Otra opción es tirar del hiloSi has leído un libro que te ha inspirado a practicar. ¿Quién lo ha escrito? ¿Quiénes son sus maestros y/o alumnos ? Investiga sobre ello y a lo mejor descubres una persona con la que puedes contactar o un sitio que te llame. Sospecha un poco de aquellos que no hacen ninguna mención a con quién o dónde han aprendido o practicado.

Lo mismo es aplicable a alguien que has leído en internet, o escuchado en una clase o conferencia. Que no te dé vergüenza. No tienes que justificar ante nadie tus decisiones, ni siquiera a tu mente racional. Acércate y contacta, sé honesto y respetuoso, y acepta lo que encuentres. Algunas puertas estarán cerradas. No las fuerces ni desesperes, otras se te abrirán. A veces simplemente es dar un paso y, aunque no sea el definitivo, te muestra la dirección al lugar dónde necesitas llegar.

En otras ocasiones no hace falta ni buscar para encontrar un profesor. Si mantienes los oídos y la mente abiertos como mencioné al principio, te llegarán señales. Algo que te llama particularmente la atención, o alguna persona o lugar que te llega repetidas veces de distintas maneras.
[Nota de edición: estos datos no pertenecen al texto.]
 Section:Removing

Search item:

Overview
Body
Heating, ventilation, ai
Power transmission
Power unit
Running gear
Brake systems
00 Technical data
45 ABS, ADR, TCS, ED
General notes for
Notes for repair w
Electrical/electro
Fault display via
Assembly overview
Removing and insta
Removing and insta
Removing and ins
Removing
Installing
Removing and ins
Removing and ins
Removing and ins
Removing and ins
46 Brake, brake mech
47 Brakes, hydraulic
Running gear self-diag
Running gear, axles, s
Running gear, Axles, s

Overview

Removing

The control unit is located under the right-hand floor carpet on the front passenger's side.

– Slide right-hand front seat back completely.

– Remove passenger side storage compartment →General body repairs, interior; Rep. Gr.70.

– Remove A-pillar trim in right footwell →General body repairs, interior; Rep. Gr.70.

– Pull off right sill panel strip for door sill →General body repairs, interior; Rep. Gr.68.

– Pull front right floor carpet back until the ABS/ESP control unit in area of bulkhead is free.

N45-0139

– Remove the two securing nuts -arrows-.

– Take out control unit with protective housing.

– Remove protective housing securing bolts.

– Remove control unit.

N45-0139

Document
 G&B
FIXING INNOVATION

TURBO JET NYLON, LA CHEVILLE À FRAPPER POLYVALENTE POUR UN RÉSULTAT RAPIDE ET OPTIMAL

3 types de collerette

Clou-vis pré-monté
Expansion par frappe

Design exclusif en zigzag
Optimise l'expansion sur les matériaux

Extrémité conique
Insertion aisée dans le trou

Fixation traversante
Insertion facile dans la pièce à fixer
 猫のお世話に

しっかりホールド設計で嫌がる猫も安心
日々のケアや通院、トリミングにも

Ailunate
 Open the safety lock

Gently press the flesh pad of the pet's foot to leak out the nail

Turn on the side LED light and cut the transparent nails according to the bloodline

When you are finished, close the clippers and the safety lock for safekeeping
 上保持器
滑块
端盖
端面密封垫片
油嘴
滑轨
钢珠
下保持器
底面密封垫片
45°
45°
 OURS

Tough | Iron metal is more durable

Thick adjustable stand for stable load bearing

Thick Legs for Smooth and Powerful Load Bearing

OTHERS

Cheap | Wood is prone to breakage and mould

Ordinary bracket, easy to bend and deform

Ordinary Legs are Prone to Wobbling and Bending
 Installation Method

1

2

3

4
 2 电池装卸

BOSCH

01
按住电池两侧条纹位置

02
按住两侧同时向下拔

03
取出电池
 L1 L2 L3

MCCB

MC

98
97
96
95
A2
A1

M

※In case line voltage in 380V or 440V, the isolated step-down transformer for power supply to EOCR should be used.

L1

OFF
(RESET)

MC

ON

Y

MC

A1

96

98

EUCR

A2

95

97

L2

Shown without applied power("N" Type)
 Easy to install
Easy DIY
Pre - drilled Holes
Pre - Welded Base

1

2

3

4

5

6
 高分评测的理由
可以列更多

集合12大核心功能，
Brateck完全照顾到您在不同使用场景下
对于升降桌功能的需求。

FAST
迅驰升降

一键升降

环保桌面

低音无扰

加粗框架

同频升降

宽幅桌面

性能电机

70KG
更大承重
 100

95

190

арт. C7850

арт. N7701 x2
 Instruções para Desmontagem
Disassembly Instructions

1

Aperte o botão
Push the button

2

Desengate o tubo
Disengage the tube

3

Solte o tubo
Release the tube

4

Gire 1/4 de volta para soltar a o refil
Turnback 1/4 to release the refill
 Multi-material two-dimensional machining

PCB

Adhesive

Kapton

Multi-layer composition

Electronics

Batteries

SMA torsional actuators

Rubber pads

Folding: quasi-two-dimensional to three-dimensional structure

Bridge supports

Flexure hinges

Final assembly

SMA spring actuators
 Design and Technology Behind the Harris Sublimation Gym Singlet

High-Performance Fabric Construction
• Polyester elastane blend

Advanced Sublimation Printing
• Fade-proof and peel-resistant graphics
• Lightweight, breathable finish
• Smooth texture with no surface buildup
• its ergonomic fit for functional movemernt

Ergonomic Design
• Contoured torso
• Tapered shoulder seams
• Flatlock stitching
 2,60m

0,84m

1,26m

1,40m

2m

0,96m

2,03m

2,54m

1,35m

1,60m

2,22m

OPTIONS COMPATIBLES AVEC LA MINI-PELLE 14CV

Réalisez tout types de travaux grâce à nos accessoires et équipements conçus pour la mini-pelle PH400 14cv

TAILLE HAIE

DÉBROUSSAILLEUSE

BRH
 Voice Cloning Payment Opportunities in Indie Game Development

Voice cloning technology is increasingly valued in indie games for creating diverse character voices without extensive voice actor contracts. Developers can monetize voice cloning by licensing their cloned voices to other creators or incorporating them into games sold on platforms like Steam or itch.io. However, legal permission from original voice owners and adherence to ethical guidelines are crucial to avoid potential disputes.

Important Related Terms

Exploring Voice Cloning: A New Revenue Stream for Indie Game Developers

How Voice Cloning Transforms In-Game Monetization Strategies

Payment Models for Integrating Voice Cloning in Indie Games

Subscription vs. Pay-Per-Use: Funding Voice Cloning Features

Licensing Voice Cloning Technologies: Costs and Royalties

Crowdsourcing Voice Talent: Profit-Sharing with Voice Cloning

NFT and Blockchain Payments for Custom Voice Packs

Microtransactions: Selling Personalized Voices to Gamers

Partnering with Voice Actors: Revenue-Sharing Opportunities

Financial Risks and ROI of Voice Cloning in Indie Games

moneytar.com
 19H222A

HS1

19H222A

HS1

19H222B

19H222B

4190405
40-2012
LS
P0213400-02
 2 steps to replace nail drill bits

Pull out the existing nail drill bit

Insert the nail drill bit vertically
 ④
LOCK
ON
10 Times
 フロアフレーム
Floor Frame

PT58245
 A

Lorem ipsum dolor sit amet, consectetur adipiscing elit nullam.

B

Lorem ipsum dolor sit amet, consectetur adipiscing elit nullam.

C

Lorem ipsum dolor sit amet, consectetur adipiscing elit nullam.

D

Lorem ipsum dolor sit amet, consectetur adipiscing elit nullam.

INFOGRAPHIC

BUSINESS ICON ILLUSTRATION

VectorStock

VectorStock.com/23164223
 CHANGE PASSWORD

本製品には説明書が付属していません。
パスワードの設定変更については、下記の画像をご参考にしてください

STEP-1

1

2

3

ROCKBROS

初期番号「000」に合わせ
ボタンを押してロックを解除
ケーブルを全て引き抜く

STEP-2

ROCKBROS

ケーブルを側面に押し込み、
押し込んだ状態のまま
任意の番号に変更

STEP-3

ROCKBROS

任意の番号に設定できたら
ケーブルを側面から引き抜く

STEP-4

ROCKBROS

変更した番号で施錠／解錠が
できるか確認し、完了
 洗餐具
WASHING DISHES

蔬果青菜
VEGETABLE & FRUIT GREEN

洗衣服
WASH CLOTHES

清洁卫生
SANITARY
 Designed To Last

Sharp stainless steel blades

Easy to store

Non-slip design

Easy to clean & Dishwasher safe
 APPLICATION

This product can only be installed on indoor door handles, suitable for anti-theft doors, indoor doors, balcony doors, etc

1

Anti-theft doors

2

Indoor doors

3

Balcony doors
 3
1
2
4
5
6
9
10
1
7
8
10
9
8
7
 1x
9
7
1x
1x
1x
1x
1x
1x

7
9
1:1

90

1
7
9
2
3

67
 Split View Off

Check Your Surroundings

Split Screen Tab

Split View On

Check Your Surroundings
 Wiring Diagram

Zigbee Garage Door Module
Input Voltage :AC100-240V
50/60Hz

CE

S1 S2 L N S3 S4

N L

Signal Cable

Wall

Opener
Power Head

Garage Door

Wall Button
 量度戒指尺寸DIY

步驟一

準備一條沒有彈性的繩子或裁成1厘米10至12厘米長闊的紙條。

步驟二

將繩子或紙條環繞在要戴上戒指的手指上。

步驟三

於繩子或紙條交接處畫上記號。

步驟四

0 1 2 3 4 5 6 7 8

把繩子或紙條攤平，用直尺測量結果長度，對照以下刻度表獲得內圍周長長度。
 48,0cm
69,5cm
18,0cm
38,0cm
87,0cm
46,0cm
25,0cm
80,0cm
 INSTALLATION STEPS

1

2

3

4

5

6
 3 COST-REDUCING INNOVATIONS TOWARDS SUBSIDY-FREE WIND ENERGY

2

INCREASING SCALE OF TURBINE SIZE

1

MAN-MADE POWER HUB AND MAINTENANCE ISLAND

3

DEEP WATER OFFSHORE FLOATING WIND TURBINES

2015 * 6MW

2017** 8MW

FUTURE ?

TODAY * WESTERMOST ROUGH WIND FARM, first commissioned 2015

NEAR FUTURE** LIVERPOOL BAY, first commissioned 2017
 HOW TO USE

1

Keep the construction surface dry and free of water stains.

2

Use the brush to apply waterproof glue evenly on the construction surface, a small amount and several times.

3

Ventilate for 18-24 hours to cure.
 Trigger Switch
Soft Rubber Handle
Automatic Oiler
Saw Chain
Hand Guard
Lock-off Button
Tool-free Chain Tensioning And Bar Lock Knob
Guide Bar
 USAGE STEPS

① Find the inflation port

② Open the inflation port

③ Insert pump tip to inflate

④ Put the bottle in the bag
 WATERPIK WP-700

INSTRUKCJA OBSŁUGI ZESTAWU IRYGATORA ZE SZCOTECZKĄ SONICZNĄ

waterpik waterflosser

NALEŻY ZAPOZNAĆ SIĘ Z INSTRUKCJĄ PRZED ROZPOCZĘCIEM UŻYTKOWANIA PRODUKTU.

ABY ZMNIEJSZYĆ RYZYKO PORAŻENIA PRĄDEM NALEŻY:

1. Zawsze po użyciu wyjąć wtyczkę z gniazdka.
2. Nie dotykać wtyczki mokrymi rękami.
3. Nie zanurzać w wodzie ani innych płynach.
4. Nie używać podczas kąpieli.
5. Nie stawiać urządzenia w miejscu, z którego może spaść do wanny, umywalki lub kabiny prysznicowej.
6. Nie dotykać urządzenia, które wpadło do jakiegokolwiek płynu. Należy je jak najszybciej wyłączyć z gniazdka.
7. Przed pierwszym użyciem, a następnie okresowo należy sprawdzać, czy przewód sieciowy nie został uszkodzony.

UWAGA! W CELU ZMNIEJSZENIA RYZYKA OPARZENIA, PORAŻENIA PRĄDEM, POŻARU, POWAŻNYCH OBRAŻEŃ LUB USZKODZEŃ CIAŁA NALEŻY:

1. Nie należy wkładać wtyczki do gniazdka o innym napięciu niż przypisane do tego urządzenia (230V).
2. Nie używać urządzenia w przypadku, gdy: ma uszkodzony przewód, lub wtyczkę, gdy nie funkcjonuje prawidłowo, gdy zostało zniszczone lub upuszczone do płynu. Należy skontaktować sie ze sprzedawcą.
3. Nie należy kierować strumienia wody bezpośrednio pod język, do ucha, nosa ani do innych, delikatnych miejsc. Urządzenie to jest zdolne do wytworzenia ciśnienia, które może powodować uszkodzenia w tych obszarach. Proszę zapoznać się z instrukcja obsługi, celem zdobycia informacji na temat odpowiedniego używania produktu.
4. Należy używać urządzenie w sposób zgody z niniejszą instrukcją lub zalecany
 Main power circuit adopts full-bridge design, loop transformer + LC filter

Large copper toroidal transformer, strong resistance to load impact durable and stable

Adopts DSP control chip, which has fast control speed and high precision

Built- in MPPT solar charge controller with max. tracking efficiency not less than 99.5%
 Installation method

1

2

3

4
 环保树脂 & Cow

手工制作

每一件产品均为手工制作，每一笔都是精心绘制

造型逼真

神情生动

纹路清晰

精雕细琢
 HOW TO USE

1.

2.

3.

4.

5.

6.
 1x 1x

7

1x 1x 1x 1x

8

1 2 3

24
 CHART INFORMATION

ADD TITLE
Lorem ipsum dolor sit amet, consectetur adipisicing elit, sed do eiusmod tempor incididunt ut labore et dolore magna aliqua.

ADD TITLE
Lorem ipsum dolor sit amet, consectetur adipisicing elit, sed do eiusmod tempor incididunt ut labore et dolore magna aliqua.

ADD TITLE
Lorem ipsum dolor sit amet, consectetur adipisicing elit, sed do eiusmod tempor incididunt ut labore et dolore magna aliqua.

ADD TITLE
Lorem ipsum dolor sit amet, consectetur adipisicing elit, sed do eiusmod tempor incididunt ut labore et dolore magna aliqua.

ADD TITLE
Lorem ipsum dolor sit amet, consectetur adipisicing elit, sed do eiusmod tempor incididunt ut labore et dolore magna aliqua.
Una vez has encontrado algo o a alguien, pruébalo. Prueba las veces que haga falta hasta que sepas si es para ti o no. Recuerda que todos somos humanos e imperfectos. Al mismo tiempo, rechaza aquello que insulte tu alma, aunque en principio parezca afectar a otros y no a ti. Quédate no por que te lo digan, ni por vergüenza, miedo, obligación o desesperación, sino porque te sientes seguro, nutrido y respetado.

Y una vez que has elegido, no te aferres a nada ni a nadie. Puede que logres encontrar un profesor iluminado y solo debas compartir con él un momento breve. Que llegues a un sitio ideal y solo permanezcas allí unos días. También puede que sea un año, diez, o a lo mejor toda la vida. De una forma u otra, no te aferres. Deja que las cosas sean de forma natural.